### Testo di partenza
====

Hossam Shabat riferisce dal nord di Gaza sulla campagna di espulsione di massa di Israele
di Hossam Shabat
05 dicembre 2024
Hossam Shabat , un giornalista di 23 anni di Al Jazeera Mubasher, è uno dei pochi reporter rimasti e sopravvissuti nel nord di Gaza da quando è iniziato l’assalto genocida di Israele 14 mesi fa. Il suo coraggio e la sua dedizione nel coprire una delle campagne militari più brutali della storia recente vanno quasi oltre ogni comprensione. Hossam è stato testimone quotidiano di indicibili morti e sofferenze. È stato sfollato più di 20 volte. Diversi suoi colleghi sono stati uccisi davanti a lui. Il mese scorso è stato ferito in un attacco aereo israeliano. Hossam è uno dei sei giornalisti di Al Jazeera che l’esercito israeliano ha pubblicamente accusato di essere terroristi. Recentemente ha detto che si sente braccato.
Hossam riferirà per Drop Site News dal nord di Gaza, e nel suo primo reportage documenta la feroce campagna di espulsione di massa da parte dell’esercito israeliano a Beit Lahia che ha costretto migliaia di famiglie palestinesi a fuggire da uno degli ultimi rifugi rimasti nella città assediata.
Palestinesi sfollati da Beit Lahia arrivano a Jabalia, nel nord della Striscia di Gaza, il 4 dicembre 2024 (Foto di Omar al-Qattaa)
CITTÀ DI GAZA – Mercoledì l’esercito israeliano ha costretto migliaia di palestinesi a fuggire da uno degli ultimi rifugi rimasti e dalle case circostanti ad esso nella città assediata di Beit Lahia, nel nord di Gaza, obbligando uomini, donne e bambini a intraprendere un lunga “marcia della morte” sotto gli spari e i bombardamenti dell’artiglieria pesante.
Migliaia di famiglie sfollate avevano trovato rifugio nel complesso scolastico Abu Tamam a Beit Lahia, in un ultimo disperato tentativo di rimanere in città nel mezzo di una brutale campagna di sterminio ed espulsione condotta dalle forze israeliane nel nord di Gaza negli ultimi due mesi.
Secondo testimoni, le truppe israeliane hanno assaltato il complesso scolastico, bombardato e cannoneggiato l’area ed emesso ordini di espulsione tramite quadricotteri dotati di altoparlanti, costringendo le famiglie terrorizzate ad uscire dai rifugi nel cuore della notte e a lasciare dietro di sé gran parte dei loro poveri averi. I civili sono stati poi costretti a camminare per un’ora e mezza, lungo la strada Salah al-Din – l’arteria principale che attraversa la Striscia – prima di essere costretti a passare attraverso un checkpoint israeliano.

====

### Dati forniti

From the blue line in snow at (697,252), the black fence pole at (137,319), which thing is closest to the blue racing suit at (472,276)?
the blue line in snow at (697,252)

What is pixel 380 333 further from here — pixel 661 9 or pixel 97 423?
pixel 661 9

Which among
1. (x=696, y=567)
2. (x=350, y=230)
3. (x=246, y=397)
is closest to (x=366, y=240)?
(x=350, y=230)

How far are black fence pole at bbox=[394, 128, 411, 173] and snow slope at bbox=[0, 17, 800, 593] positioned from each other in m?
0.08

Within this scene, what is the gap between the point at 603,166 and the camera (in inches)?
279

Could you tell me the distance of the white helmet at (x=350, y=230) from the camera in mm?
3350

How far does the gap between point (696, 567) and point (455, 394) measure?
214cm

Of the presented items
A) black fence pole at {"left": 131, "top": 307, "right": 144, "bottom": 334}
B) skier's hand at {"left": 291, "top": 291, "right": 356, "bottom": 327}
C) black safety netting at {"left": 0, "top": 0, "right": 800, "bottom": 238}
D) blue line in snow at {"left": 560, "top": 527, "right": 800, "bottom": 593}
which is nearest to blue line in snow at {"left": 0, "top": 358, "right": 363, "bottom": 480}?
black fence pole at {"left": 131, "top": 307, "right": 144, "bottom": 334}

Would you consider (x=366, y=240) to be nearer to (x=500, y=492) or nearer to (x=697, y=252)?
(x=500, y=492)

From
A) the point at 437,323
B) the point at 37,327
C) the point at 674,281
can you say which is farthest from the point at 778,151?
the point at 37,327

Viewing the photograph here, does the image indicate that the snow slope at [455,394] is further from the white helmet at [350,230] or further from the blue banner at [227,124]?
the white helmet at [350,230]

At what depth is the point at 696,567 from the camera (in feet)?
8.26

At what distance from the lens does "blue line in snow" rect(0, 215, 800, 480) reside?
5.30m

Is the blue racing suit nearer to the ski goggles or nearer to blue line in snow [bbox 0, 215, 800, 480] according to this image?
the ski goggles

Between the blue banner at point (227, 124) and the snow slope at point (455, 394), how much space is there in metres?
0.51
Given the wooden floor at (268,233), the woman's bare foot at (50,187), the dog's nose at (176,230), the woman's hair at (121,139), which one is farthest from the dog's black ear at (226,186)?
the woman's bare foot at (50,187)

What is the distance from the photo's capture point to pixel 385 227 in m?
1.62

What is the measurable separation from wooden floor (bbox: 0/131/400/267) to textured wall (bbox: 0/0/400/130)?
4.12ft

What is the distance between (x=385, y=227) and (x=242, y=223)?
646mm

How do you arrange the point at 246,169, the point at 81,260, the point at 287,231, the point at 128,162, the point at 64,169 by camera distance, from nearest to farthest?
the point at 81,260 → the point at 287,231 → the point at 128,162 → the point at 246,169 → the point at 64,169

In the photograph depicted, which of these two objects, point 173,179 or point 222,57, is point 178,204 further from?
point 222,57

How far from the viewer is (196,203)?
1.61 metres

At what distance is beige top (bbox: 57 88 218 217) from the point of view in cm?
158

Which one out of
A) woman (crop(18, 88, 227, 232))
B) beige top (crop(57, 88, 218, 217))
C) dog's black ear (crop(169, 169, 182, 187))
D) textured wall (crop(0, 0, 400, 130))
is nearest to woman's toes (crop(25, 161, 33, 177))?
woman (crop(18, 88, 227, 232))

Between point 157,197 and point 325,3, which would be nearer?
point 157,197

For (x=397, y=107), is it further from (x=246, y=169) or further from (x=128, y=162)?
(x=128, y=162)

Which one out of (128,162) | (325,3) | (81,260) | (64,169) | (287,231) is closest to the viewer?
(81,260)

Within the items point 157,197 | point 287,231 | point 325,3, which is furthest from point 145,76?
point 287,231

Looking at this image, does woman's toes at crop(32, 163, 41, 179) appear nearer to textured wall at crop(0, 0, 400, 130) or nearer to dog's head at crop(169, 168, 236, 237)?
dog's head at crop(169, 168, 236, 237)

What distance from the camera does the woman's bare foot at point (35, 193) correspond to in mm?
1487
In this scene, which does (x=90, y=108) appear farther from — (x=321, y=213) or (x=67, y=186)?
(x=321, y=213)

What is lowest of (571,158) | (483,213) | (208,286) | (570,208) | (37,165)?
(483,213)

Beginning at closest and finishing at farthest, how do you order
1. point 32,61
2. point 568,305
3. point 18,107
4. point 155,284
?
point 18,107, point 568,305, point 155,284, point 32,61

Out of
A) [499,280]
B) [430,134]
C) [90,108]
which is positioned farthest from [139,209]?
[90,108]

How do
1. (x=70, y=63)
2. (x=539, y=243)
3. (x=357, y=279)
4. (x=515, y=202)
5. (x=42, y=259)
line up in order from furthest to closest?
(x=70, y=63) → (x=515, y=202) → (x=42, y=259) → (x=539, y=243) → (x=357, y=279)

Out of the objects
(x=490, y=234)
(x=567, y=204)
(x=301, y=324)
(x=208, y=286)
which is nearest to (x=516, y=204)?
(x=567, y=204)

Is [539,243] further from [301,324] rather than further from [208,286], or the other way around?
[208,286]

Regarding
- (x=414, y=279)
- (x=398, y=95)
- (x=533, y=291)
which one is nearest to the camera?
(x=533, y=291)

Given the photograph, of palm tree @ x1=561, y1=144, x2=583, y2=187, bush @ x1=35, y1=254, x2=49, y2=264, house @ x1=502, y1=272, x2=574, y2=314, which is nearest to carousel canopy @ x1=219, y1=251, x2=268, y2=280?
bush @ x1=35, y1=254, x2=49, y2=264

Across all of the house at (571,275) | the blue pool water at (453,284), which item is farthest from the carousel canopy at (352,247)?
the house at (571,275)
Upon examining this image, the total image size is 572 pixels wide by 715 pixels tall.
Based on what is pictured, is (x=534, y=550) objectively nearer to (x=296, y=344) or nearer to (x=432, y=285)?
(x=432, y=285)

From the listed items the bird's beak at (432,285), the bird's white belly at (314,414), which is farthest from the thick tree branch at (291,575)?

====

### Parti dell'esercizio
[A] Trascrivi dal resoconto da Beit Lahia il passo che va da "Hossam Shabat riferisce" fino a "si sente braccato.".
[B] Indica se ciascuna affermazione concorda con il resoconto da Beit Lahia, rispondendo sì o no e citando le parole del testo che lo stabiliscono. (i) Hossam Shabat è stato sfollato più di 20 volte. (ii) I civili sono stati costretti a camminare per tre ore lungo la strada Salah al-Din. (iii) Gli ordini di espulsione sono stati diffusi tramite quadricotteri con altoparlanti.
[C] Prosegui il resoconto da Beit Lahia, partendo dopo l'ultima frase riportata.

### Risposte ai compiti
[A]
Hossam Shabat riferisce dal nord di Gaza sulla campagna di espulsione di massa di Israele
di Hossam Shabat
05 dicembre 2024
Hossam Shabat , un giornalista di 23 anni di Al Jazeera Mubasher, è uno dei pochi reporter rimasti e sopravvissuti nel nord di Gaza da quando è iniziato l’assalto genocida di Israele 14 mesi fa. Il suo coraggio e la sua dedizione nel coprire una delle campagne militari più brutali della storia recente vanno quasi oltre ogni comprensione. Hossam è stato testimone quotidiano di indicibili morti e sofferenze. È stato sfollato più di 20 volte. Diversi suoi colleghi sono stati uccisi davanti a lui. Il mese scorso è stato ferito in un attacco aereo israeliano. Hossam è uno dei sei giornalisti di Al Jazeera che l’esercito israeliano ha pubblicamente accusato di essere terroristi. Recentemente ha detto che si sente braccato.

[B]
(i) Sì: "È stato sfollato più di 20 volte."
(ii) No: "I civili sono stati poi costretti a camminare per un’ora e mezza, lungo la strada Salah al-Din"
(iii) Sì: "emesso ordini di espulsione tramite quadricotteri dotati di altoparlanti"

[C]
Testimoni descrivono bambini col volto rigato dalle lacrime e ricoperti di polvere che correvano in preda al panico per le strade mentre aerei da guerra e droni ruggivano sopra le loro teste. Alcuni hanno chiesto dell’acqua, ma i soldati israeliani si sono rifiutati di dar loro qualsiasi cosa e, secondo i testimoni, hanno invece versato acqua per terra davanti a loro per schernirli.
Al posto di blocco, le truppe israeliane hanno prelevato gli uomini e li hanno arrestati mentre le loro famiglie urlavano disperate. Testimoni hanno raccontato di bambini aggrappati ai carri armati israeliani nel disperato tentativo di restare con i loro padri.
Dopo il checkpoint, le famiglie sono state costrette a camminare per altre ore, durante il giorno, percorrendo uno straziante percorso di 10 chilometri a sud fino a Gaza City. Alcuni feriti sono caduti per strada senza alcuna speranza di ricevere cure. “Stavo camminando con mia sorella per strada”, ha detto Rahaf, 16 anni. Lei e sua sorella erano le uniche sopravvissute della loro famiglia a un precedente attacco aereo che aveva ucciso 70 persone. “All’improvviso mia sorella è caduta, colpita a causa di un bombardamento. Ho visto del sangue usciva da lei, ma non potevo far nulla. L’ho lasciata sulla strada e nessuno l’ha soccorsa.
Hossam Shabat intervista i palestinesi sfollati con la forza da Beit Lahia a Gaza City. 4 dicembre 2024. Fonte: x.com
Quando finalmente quelli che ce l’hanno fatta sono arrivati, sono crollati per strada esausti. I bambini piangevano per la fame e la sete, e le madri tremavano per il freddo pungente, senza un riparo o un posto sicuro dove andare. “Non sappiamo cosa fare. Abbiamo lasciato le nostre case, ora dobbiamo vivere qui all’aperto senza ripari e nessuno ci aiuta. Stiamo morendo lentamente qui”, ha detto Umm Mohamed, che ha perso due membri della famiglia in un attacco aereo all’inizio della campagna militare due mesi fa e ha avuto due membri della famiglia detenuti al checkpoint la notte scorsa.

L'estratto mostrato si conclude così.